**SHORT TASK**
Copy the material below verbatim, keeping every line unchanged.
---
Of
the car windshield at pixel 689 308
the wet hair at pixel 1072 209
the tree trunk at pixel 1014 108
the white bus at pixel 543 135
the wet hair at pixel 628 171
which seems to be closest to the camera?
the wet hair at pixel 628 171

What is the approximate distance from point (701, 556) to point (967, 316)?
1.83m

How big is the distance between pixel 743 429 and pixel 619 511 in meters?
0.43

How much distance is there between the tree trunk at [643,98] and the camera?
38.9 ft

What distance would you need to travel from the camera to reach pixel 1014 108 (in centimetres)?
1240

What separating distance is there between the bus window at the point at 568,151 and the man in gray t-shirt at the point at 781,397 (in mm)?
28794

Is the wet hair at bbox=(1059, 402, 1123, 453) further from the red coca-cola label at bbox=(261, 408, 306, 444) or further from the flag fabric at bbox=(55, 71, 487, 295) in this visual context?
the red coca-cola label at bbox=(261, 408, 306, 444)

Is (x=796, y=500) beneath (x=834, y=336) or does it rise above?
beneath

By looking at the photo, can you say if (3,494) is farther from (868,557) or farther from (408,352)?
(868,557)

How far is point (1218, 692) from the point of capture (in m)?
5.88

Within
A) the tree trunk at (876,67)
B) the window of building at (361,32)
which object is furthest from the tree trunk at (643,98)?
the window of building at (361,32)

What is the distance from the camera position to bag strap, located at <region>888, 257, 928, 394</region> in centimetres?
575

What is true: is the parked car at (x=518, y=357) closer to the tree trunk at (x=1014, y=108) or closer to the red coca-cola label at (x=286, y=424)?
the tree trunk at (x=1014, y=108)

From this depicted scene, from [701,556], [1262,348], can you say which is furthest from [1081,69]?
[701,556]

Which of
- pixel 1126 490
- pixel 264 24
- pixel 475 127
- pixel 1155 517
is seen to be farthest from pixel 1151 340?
---
**EXPECTED ANSWER**
Of
the car windshield at pixel 689 308
the wet hair at pixel 1072 209
the tree trunk at pixel 1014 108
the white bus at pixel 543 135
the wet hair at pixel 628 171
which seems to be closest to the camera?
the wet hair at pixel 628 171

What is the approximate distance from point (701, 556) to point (967, 316)?
1.83m

How big is the distance between pixel 743 429 and pixel 619 511 in meters?
0.43

How much distance is there between the tree trunk at [643,98] and the camera?
38.9 ft

What distance would you need to travel from the camera to reach pixel 1014 108 (in centimetres)?
1240

What separating distance is there between the bus window at the point at 568,151 and the man in gray t-shirt at the point at 781,397 (in mm)?
28794

Is the wet hair at bbox=(1059, 402, 1123, 453) further from the red coca-cola label at bbox=(261, 408, 306, 444) or further from the flag fabric at bbox=(55, 71, 487, 295) in this visual context?
the red coca-cola label at bbox=(261, 408, 306, 444)

Is (x=796, y=500) beneath (x=834, y=336) or does it rise above?
beneath

By looking at the photo, can you say if (3,494) is farther from (868,557) or farther from (408,352)?
(868,557)

How far is point (1218, 692) from the point of capture (in m)?
5.88

Within
A) the tree trunk at (876,67)
B) the window of building at (361,32)
which object is furthest from the tree trunk at (643,98)?
the window of building at (361,32)

What is the distance from the camera position to bag strap, located at <region>888, 257, 928, 394</region> in centimetres?
575

What is true: is the parked car at (x=518, y=357) closer to the tree trunk at (x=1014, y=108) or closer to the red coca-cola label at (x=286, y=424)?
the tree trunk at (x=1014, y=108)

From this depicted scene, from [701,556], [1262,348], can you say which is furthest from [1081,69]?
[701,556]

Which of
- pixel 1126 490
- pixel 264 24
- pixel 475 127
- pixel 1155 517
is seen to be farthest from pixel 1151 340?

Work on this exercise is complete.